=== WHAT TO PRODUCE ===
Retype the whole listing that follows so that it matches the original exactly.

=== MATERIAL TO PROCESS ===

::::::::

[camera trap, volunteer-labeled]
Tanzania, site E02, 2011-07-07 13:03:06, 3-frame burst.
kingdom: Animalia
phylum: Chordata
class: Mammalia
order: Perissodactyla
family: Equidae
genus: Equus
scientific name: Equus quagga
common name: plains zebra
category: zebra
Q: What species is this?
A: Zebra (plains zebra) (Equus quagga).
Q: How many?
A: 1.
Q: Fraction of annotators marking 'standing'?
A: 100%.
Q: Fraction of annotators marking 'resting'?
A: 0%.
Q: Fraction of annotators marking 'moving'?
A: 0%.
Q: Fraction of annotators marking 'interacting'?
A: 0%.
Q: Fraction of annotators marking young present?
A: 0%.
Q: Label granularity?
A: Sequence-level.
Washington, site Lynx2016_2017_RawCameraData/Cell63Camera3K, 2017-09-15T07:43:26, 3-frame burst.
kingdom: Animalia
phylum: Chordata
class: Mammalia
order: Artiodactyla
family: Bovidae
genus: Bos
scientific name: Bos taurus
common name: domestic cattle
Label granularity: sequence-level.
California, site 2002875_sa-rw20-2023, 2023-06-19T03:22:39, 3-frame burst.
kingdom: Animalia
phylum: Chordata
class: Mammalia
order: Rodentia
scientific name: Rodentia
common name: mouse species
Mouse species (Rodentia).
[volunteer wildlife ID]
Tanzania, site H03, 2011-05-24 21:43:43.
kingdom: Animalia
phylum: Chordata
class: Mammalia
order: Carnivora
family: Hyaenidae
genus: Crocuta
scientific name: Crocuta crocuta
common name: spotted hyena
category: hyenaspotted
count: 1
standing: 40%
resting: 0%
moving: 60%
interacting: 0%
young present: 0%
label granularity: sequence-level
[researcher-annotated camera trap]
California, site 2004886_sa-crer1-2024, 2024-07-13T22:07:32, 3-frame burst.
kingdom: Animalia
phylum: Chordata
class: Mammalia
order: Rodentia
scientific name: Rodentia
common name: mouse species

::::::::

=== WRITTEN RESPONSE ===
[camera trap, volunteer-labeled]
Tanzania, site E02, 2011-07-07 13:03:06, 3-frame burst.
kingdom: Animalia
phylum: Chordata
class: Mammalia
order: Perissodactyla
family: Equidae
genus: Equus
scientific name: Equus quagga
common name: plains zebra
category: zebra
Q: What species is this?
A: Zebra (plains zebra) (Equus quagga).
Q: How many?
A: 1.
Q: Fraction of annotators marking 'standing'?
A: 100%.
Q: Fraction of annotators marking 'resting'?
A: 0%.
Q: Fraction of annotators marking 'moving'?
A: 0%.
Q: Fraction of annotators marking 'interacting'?
A: 0%.
Q: Fraction of annotators marking young present?
A: 0%.
Q: Label granularity?
A: Sequence-level.
Washington, site Lynx2016_2017_RawCameraData/Cell63Camera3K, 2017-09-15T07:43:26, 3-frame burst.
kingdom: Animalia
phylum: Chordata
class: Mammalia
order: Artiodactyla
family: Bovidae
genus: Bos
scientific name: Bos taurus
common name: domestic cattle
Label granularity: sequence-level.
California, site 2002875_sa-rw20-2023, 2023-06-19T03:22:39, 3-frame burst.
kingdom: Animalia
phylum: Chordata
class: Mammalia
order: Rodentia
scientific name: Rodentia
common name: mouse species
Mouse species (Rodentia).
[volunteer wildlife ID]
Tanzania, site H03, 2011-05-24 21:43:43.
kingdom: Animalia
phylum: Chordata
class: Mammalia
order: Carnivora
family: Hyaenidae
genus: Crocuta
scientific name: Crocuta crocuta
common name: spotted hyena
category: hyenaspotted
count: 1
standing: 40%
resting: 0%
moving: 60%
interacting: 0%
young present: 0%
label granularity: sequence-level
[researcher-annotated camera trap]
California, site 2004886_sa-crer1-2024, 2024-07-13T22:07:32, 3-frame burst.
kingdom: Animalia
phylum: Chordata
class: Mammalia
order: Rodentia
scientific name: Rodentia
common name: mouse species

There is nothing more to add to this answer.